● Texto de origem
⟨

Thursday, 21 de November de 2024 ISSN 1519-7670 - Ano 24 - nº 1315

Em busca dos mortos da guerrilha

Uma das máximas da história contemporânea assegura que ‘só padece de solidão quem se isola das lutas de seu tempo’. O escritor e jornalista Aluízio Palmar, a julgar pelo que conta o livro Onde foi que vocês enterraram nossos mortos?, com certeza, não se isolou de algumas das mais arriscadas batalhas de seu tempo: a de uma geração que, cercada pela repressão do regime militar, optou pela guerrilha.

A história é simples e, na medida em que é contada por um dos participantes ativos da resistência aos governos militares do Brasil, traz ao leitor uma riqueza de detalhes, capaz de convencer também pela lógica e coerência de dados apresentados ao longo do livro.

Em 1974, exatamente no ano em que a ditadura começava a mostrar sinais de esgotamento, o então governo do general Ernesto Geisel tinha que administrar a fragilidade das promessas do milagre econômico e, ao mesmo tempo, registrava uma derrota eleitoral para a oposição, quando os candidatos do Movimento Democrático Brasileiro (MDB, um dos dois únicos partidos oficiais, além da Arena): nas eleições de novembro/74 o MDB conquistava 59% dos votos para o senado, 48% para a Câmara dos Deputados e vencia em 79 das 90 cidades com mais de 100 mil habitantes.

‘Que trágico!’ – lamenta o autor, ao ilustrar o cenário – o grupo caiu justamente num momento em que já se podia vislumbrar possibilidades de fuga e resistência: ‘Nossa guerrilha não aconteceu, vieram a prisão, as torturas e o exílio. No momento em que a maioria dos exilados já havia desistido da luta armada, Onofre Pinto, José Lavéchia, Daniel e Joel Carvalho, Victor Ramos e Enrique Ernesto Ruggia voltaram ao Brasil sonhando com a implantação da guerrilha ao estilo do Che’, conta Palmar.

E por que essa ousadia? É o próprio autor quem responde: ‘A gente sonhava com a revolução continental e punha em prática a palavra de ordem guevarista de criar um, dois, três vietnãs’ (p. 336).

⟩

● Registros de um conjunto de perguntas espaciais

⟨

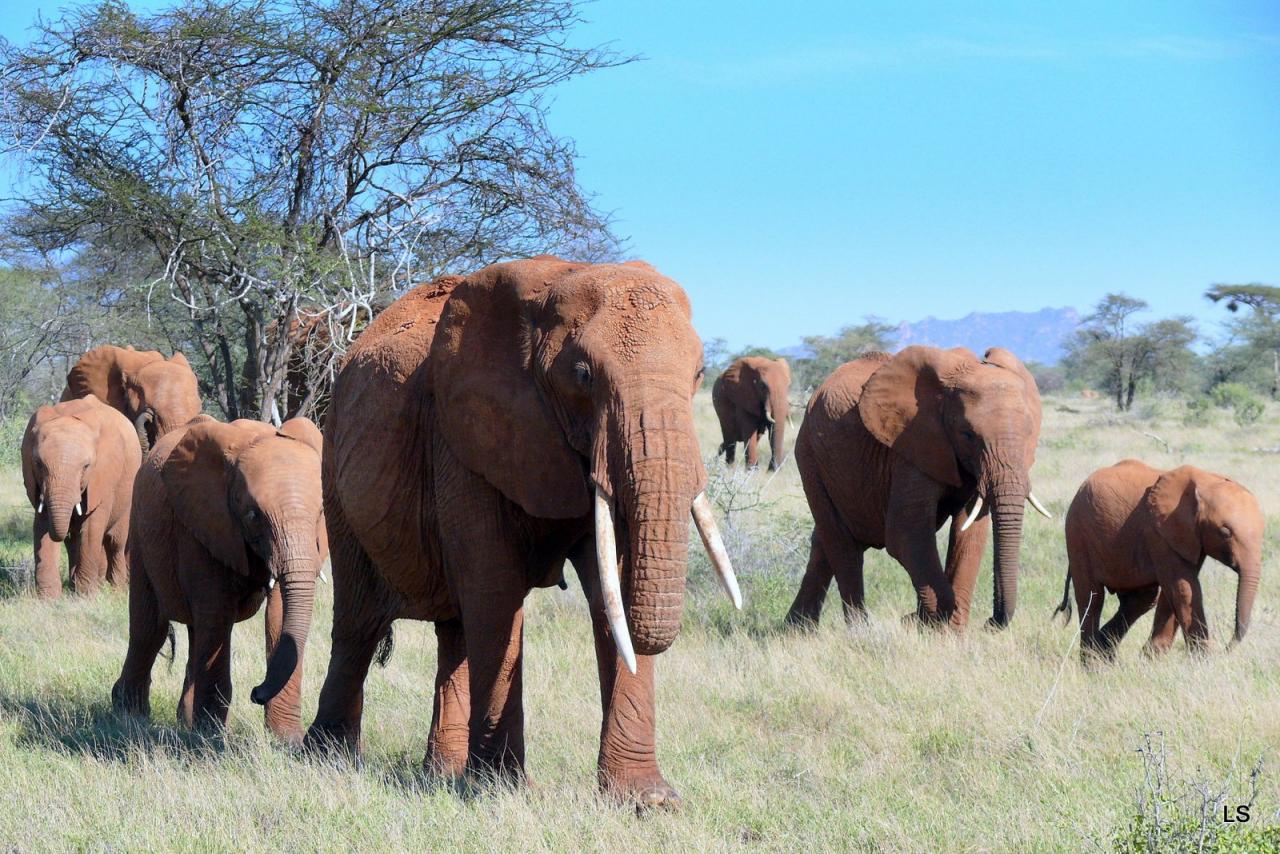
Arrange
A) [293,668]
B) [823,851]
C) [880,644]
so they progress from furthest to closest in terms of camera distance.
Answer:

⟩

● Descrição da tarefa
Por favor, continue o texto sobre a busca dos mortos da guerrilha a partir do ponto em que ele termina.

● Resposta esperada
Idealistas, generosos

A Vanguarda Popular Revolucionária (VPR), conhecida pela ação guerrilheira de dois grandes nomes da resistência brasileira (Lamarca e Marighela), tinha o ex-sargento Onofre Pinto como um das referências míticas do período militar. O comandante foi, entretanto, o último dos guerrilheiros a ser executados entre o grupo dos seis militantes da VPR que caíram em uma armadilha montada por um informante (ex-preso político, que aceitou entregar companheiros em troca de regalias concedidas pelo governo militar), Alberi Vieira dos Santos.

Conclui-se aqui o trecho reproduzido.